Dask performs worse at the first try, since we need to load the data chunk by chunk

However, dask didn't show better performance even at the second try which probably indicate that the extra overhead of using dask makes it not suitable for this *small* problem


In [None]:
tas.persist()

**The power of xarray and dask can be well combined**

In [None]:
tas=tas.chunk({"time": 500}) #convert tas to dask array
tas_by_season = tas.tas.groupby('time.season').mean('time')
tas_range = abs(tas_by_season.sel(season='JJA')- tas_by_season.sel(season='DJF'))
%time tas_range.load()

# Delayed
parallelize custom algorithms using the simpler dask.delayed interface

In [None]:
import time
def inc(x):
    time.sleep(1)
    return x + 1

def double(x):
    time.sleep(1)
    return x * 2

def add(x, y):
    time.sleep(1)

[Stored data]

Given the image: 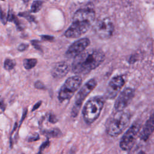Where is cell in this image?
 Here are the masks:
<instances>
[{
	"instance_id": "1",
	"label": "cell",
	"mask_w": 154,
	"mask_h": 154,
	"mask_svg": "<svg viewBox=\"0 0 154 154\" xmlns=\"http://www.w3.org/2000/svg\"><path fill=\"white\" fill-rule=\"evenodd\" d=\"M105 58V54L101 50H87L74 58L72 64V71L75 74H87L97 67Z\"/></svg>"
},
{
	"instance_id": "2",
	"label": "cell",
	"mask_w": 154,
	"mask_h": 154,
	"mask_svg": "<svg viewBox=\"0 0 154 154\" xmlns=\"http://www.w3.org/2000/svg\"><path fill=\"white\" fill-rule=\"evenodd\" d=\"M131 120L129 113L122 111H116L107 121L106 130L107 134L111 137L120 135L128 126Z\"/></svg>"
},
{
	"instance_id": "3",
	"label": "cell",
	"mask_w": 154,
	"mask_h": 154,
	"mask_svg": "<svg viewBox=\"0 0 154 154\" xmlns=\"http://www.w3.org/2000/svg\"><path fill=\"white\" fill-rule=\"evenodd\" d=\"M105 103V98L97 96L90 99L85 104L82 114L84 120L87 123H92L99 116Z\"/></svg>"
},
{
	"instance_id": "4",
	"label": "cell",
	"mask_w": 154,
	"mask_h": 154,
	"mask_svg": "<svg viewBox=\"0 0 154 154\" xmlns=\"http://www.w3.org/2000/svg\"><path fill=\"white\" fill-rule=\"evenodd\" d=\"M81 82L82 79L79 76H74L67 78L59 91V100L62 102L71 98L81 85Z\"/></svg>"
},
{
	"instance_id": "5",
	"label": "cell",
	"mask_w": 154,
	"mask_h": 154,
	"mask_svg": "<svg viewBox=\"0 0 154 154\" xmlns=\"http://www.w3.org/2000/svg\"><path fill=\"white\" fill-rule=\"evenodd\" d=\"M141 128V124L134 122L126 131L120 141V147L123 150H129L134 145L137 137Z\"/></svg>"
},
{
	"instance_id": "6",
	"label": "cell",
	"mask_w": 154,
	"mask_h": 154,
	"mask_svg": "<svg viewBox=\"0 0 154 154\" xmlns=\"http://www.w3.org/2000/svg\"><path fill=\"white\" fill-rule=\"evenodd\" d=\"M91 23L82 19H72V23L64 35L67 38H78L89 30Z\"/></svg>"
},
{
	"instance_id": "7",
	"label": "cell",
	"mask_w": 154,
	"mask_h": 154,
	"mask_svg": "<svg viewBox=\"0 0 154 154\" xmlns=\"http://www.w3.org/2000/svg\"><path fill=\"white\" fill-rule=\"evenodd\" d=\"M97 81L95 79H90L87 83H85L82 87L80 89L79 92L77 93L75 99V105L72 109V116H76L81 108V104L86 98V97L94 90L96 87Z\"/></svg>"
},
{
	"instance_id": "8",
	"label": "cell",
	"mask_w": 154,
	"mask_h": 154,
	"mask_svg": "<svg viewBox=\"0 0 154 154\" xmlns=\"http://www.w3.org/2000/svg\"><path fill=\"white\" fill-rule=\"evenodd\" d=\"M95 34L100 38L106 39L111 37L114 30V25L108 17L97 20L93 25Z\"/></svg>"
},
{
	"instance_id": "9",
	"label": "cell",
	"mask_w": 154,
	"mask_h": 154,
	"mask_svg": "<svg viewBox=\"0 0 154 154\" xmlns=\"http://www.w3.org/2000/svg\"><path fill=\"white\" fill-rule=\"evenodd\" d=\"M135 91L131 88H125L119 94L116 100L114 108L116 111H123L129 104L130 102L134 96Z\"/></svg>"
},
{
	"instance_id": "10",
	"label": "cell",
	"mask_w": 154,
	"mask_h": 154,
	"mask_svg": "<svg viewBox=\"0 0 154 154\" xmlns=\"http://www.w3.org/2000/svg\"><path fill=\"white\" fill-rule=\"evenodd\" d=\"M90 43V41L88 38H82L75 41L67 50L66 57L68 58H75L82 53Z\"/></svg>"
},
{
	"instance_id": "11",
	"label": "cell",
	"mask_w": 154,
	"mask_h": 154,
	"mask_svg": "<svg viewBox=\"0 0 154 154\" xmlns=\"http://www.w3.org/2000/svg\"><path fill=\"white\" fill-rule=\"evenodd\" d=\"M125 83V79L122 76L119 75L114 76L108 84L105 93V97L108 99L115 98Z\"/></svg>"
},
{
	"instance_id": "12",
	"label": "cell",
	"mask_w": 154,
	"mask_h": 154,
	"mask_svg": "<svg viewBox=\"0 0 154 154\" xmlns=\"http://www.w3.org/2000/svg\"><path fill=\"white\" fill-rule=\"evenodd\" d=\"M69 70V65L66 62H59L54 66L51 73L55 78H61L67 75Z\"/></svg>"
},
{
	"instance_id": "13",
	"label": "cell",
	"mask_w": 154,
	"mask_h": 154,
	"mask_svg": "<svg viewBox=\"0 0 154 154\" xmlns=\"http://www.w3.org/2000/svg\"><path fill=\"white\" fill-rule=\"evenodd\" d=\"M154 128V120L153 115L152 114L148 120L146 122L145 125L140 133L139 137L143 141H147L150 135L152 134Z\"/></svg>"
},
{
	"instance_id": "14",
	"label": "cell",
	"mask_w": 154,
	"mask_h": 154,
	"mask_svg": "<svg viewBox=\"0 0 154 154\" xmlns=\"http://www.w3.org/2000/svg\"><path fill=\"white\" fill-rule=\"evenodd\" d=\"M37 60L35 58H26L23 60V64L26 69H31L35 66Z\"/></svg>"
},
{
	"instance_id": "15",
	"label": "cell",
	"mask_w": 154,
	"mask_h": 154,
	"mask_svg": "<svg viewBox=\"0 0 154 154\" xmlns=\"http://www.w3.org/2000/svg\"><path fill=\"white\" fill-rule=\"evenodd\" d=\"M43 134L48 137H59L62 135L61 131L57 128L44 131Z\"/></svg>"
},
{
	"instance_id": "16",
	"label": "cell",
	"mask_w": 154,
	"mask_h": 154,
	"mask_svg": "<svg viewBox=\"0 0 154 154\" xmlns=\"http://www.w3.org/2000/svg\"><path fill=\"white\" fill-rule=\"evenodd\" d=\"M7 21L14 22L16 24V25L17 26V28H20V22L19 21L18 19L15 16V15L13 13V12L11 10L8 11V14L7 15Z\"/></svg>"
},
{
	"instance_id": "17",
	"label": "cell",
	"mask_w": 154,
	"mask_h": 154,
	"mask_svg": "<svg viewBox=\"0 0 154 154\" xmlns=\"http://www.w3.org/2000/svg\"><path fill=\"white\" fill-rule=\"evenodd\" d=\"M16 61L14 60L10 59V58H7L4 64V69L7 70H12L14 66H16Z\"/></svg>"
},
{
	"instance_id": "18",
	"label": "cell",
	"mask_w": 154,
	"mask_h": 154,
	"mask_svg": "<svg viewBox=\"0 0 154 154\" xmlns=\"http://www.w3.org/2000/svg\"><path fill=\"white\" fill-rule=\"evenodd\" d=\"M43 2L40 1H35L32 2L31 7V12L37 13L40 11L42 7Z\"/></svg>"
},
{
	"instance_id": "19",
	"label": "cell",
	"mask_w": 154,
	"mask_h": 154,
	"mask_svg": "<svg viewBox=\"0 0 154 154\" xmlns=\"http://www.w3.org/2000/svg\"><path fill=\"white\" fill-rule=\"evenodd\" d=\"M18 15L20 17H24L28 21H29V22H34V17L31 15L28 12H22V13H19L18 14Z\"/></svg>"
},
{
	"instance_id": "20",
	"label": "cell",
	"mask_w": 154,
	"mask_h": 154,
	"mask_svg": "<svg viewBox=\"0 0 154 154\" xmlns=\"http://www.w3.org/2000/svg\"><path fill=\"white\" fill-rule=\"evenodd\" d=\"M0 20L2 22V24L6 25L7 22V14L5 13L2 10L1 7H0Z\"/></svg>"
},
{
	"instance_id": "21",
	"label": "cell",
	"mask_w": 154,
	"mask_h": 154,
	"mask_svg": "<svg viewBox=\"0 0 154 154\" xmlns=\"http://www.w3.org/2000/svg\"><path fill=\"white\" fill-rule=\"evenodd\" d=\"M50 142L49 140H47L45 142H44L43 143H42V144L40 146V149H39V151L42 152V150H43L45 149H46V147H48L49 146Z\"/></svg>"
},
{
	"instance_id": "22",
	"label": "cell",
	"mask_w": 154,
	"mask_h": 154,
	"mask_svg": "<svg viewBox=\"0 0 154 154\" xmlns=\"http://www.w3.org/2000/svg\"><path fill=\"white\" fill-rule=\"evenodd\" d=\"M28 47V45L27 44H25V43H21L20 44L18 47H17V50L19 51H20V52H22V51H25L27 48Z\"/></svg>"
},
{
	"instance_id": "23",
	"label": "cell",
	"mask_w": 154,
	"mask_h": 154,
	"mask_svg": "<svg viewBox=\"0 0 154 154\" xmlns=\"http://www.w3.org/2000/svg\"><path fill=\"white\" fill-rule=\"evenodd\" d=\"M40 139V137H39V135L38 134H36L35 136H33V137H31L28 138V142H32V141H37L38 140Z\"/></svg>"
},
{
	"instance_id": "24",
	"label": "cell",
	"mask_w": 154,
	"mask_h": 154,
	"mask_svg": "<svg viewBox=\"0 0 154 154\" xmlns=\"http://www.w3.org/2000/svg\"><path fill=\"white\" fill-rule=\"evenodd\" d=\"M35 87L38 89H43L44 88V85L42 82L37 81L35 83Z\"/></svg>"
},
{
	"instance_id": "25",
	"label": "cell",
	"mask_w": 154,
	"mask_h": 154,
	"mask_svg": "<svg viewBox=\"0 0 154 154\" xmlns=\"http://www.w3.org/2000/svg\"><path fill=\"white\" fill-rule=\"evenodd\" d=\"M49 121L52 123H55L57 122V119L54 115L51 114L49 116Z\"/></svg>"
},
{
	"instance_id": "26",
	"label": "cell",
	"mask_w": 154,
	"mask_h": 154,
	"mask_svg": "<svg viewBox=\"0 0 154 154\" xmlns=\"http://www.w3.org/2000/svg\"><path fill=\"white\" fill-rule=\"evenodd\" d=\"M41 37H42V39L44 40L51 41V40H52L54 39V37L49 36V35H41Z\"/></svg>"
},
{
	"instance_id": "27",
	"label": "cell",
	"mask_w": 154,
	"mask_h": 154,
	"mask_svg": "<svg viewBox=\"0 0 154 154\" xmlns=\"http://www.w3.org/2000/svg\"><path fill=\"white\" fill-rule=\"evenodd\" d=\"M41 103H42V102H41V101H39V102H38L37 103H35V104L34 105V106H33V108H32V111H35V109H37L40 106Z\"/></svg>"
},
{
	"instance_id": "28",
	"label": "cell",
	"mask_w": 154,
	"mask_h": 154,
	"mask_svg": "<svg viewBox=\"0 0 154 154\" xmlns=\"http://www.w3.org/2000/svg\"><path fill=\"white\" fill-rule=\"evenodd\" d=\"M0 108L4 111L5 109V105L3 100H0Z\"/></svg>"
},
{
	"instance_id": "29",
	"label": "cell",
	"mask_w": 154,
	"mask_h": 154,
	"mask_svg": "<svg viewBox=\"0 0 154 154\" xmlns=\"http://www.w3.org/2000/svg\"><path fill=\"white\" fill-rule=\"evenodd\" d=\"M137 154H146V153H145V152H144V151H143V150H141V151H140Z\"/></svg>"
},
{
	"instance_id": "30",
	"label": "cell",
	"mask_w": 154,
	"mask_h": 154,
	"mask_svg": "<svg viewBox=\"0 0 154 154\" xmlns=\"http://www.w3.org/2000/svg\"><path fill=\"white\" fill-rule=\"evenodd\" d=\"M37 154H43V153H42V152H40V151H39V152H38Z\"/></svg>"
}]
</instances>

_Directive:_ Name every function that the dask notebook excerpt defines with "def".

_Solved problem:_ inc, double, add